Mutter Löwenzahn und Frau Butterblume bemerken endlich die Gefahr, die auf sie zurollt. Viele ihrer Freunde und Nachbarn gibt es schon nicht mehr. Doch Mutter Löwenzahn und Frau Butterblume können nichts gegen das Ungeheuer tun. Sie sehen, wie all ihre Nachbarn verschlungen werden und wissen, daß auch sie jetzt bald an der Reihe sind, aufgefressen zu werden. Frau Butterblume entschuldigt sich bei Mutter Löwenzahn, daß sie über sie gelacht hat. Mutter Löwenzahn ist nicht mehr böse. Da stehen sie in ihrer Angst, und das Ungeheuer kommt näher und mäht alles nieder. Erst Frau Butterblume und dann auch Mutter Löwenzahn. Am Ende liegt die Wiese ganz kurzgeschoren und wie nackt da. Der Abendwind findet keine Gräser und keine Wiesenblumen mehr, die er hin- und herwiegen kann ...

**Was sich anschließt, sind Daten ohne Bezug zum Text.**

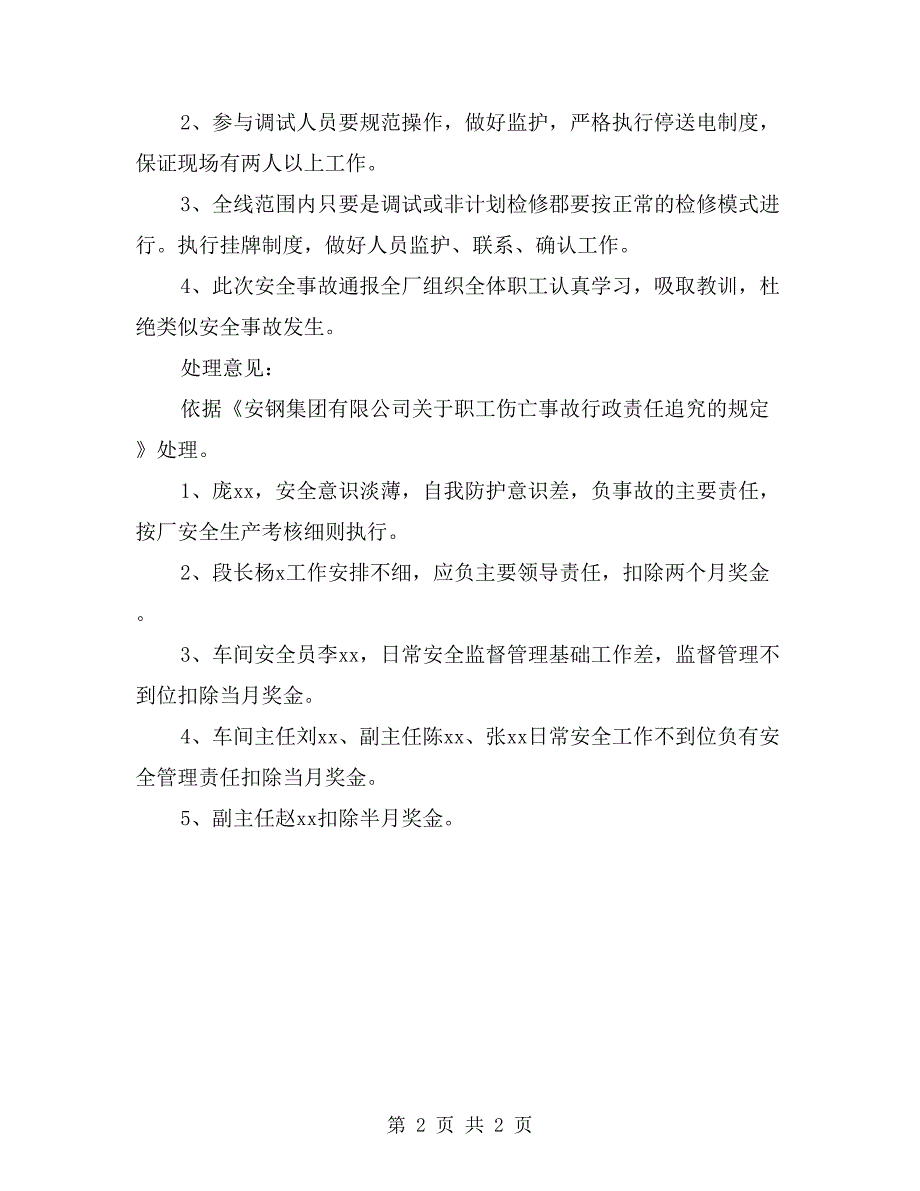 2、参与调试人员要规范操作，做好监护，严格执行停送电制度，保证现场有两人以上工作。

3、全线范围内只要是调试或非计划检修郡要按正常的检修模式进行。执行挂牌制度，做好人员监护、联系、确认工作。

4、此次安全事故通报全厂组织全体职工认真学习，吸取教训，杜绝类似安全事故发生。

处理意见：

依据《安钢集团有限公司关于职工伤亡事故行政责任追究的规定》处理。

1、庞xx，安全意识淡薄，自我防护意识差，负事故的主要责任，按厂安全生产考核细则执行。

2、段长杨x工作安排不细，应负主要领导责任，扣除两个月奖金。

3、车间安全员李xx，日常安全监督管理基础工作差，监督管理不到位扣除当月奖金。

4、车间主任刘xx、副主任陈xx、张xx日常安全工作不到位负有安全管理责任扣除当月奖金。

5、副主任赵xx扣除半月奖金。

第 2 页 共 2 页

An diesem Abend gibt es keinen Löwenzahn und auch keine anderen Wiesenblumen mehr, die sich "Gute Nacht" sagen. Doch wer weiß, vielleicht wünschen sich ja die Wurzeln aller abgemähten Pflanzen an ihrer Stelle eine "Gute Nacht" und versprechen sich, bald wieder aufzustehen.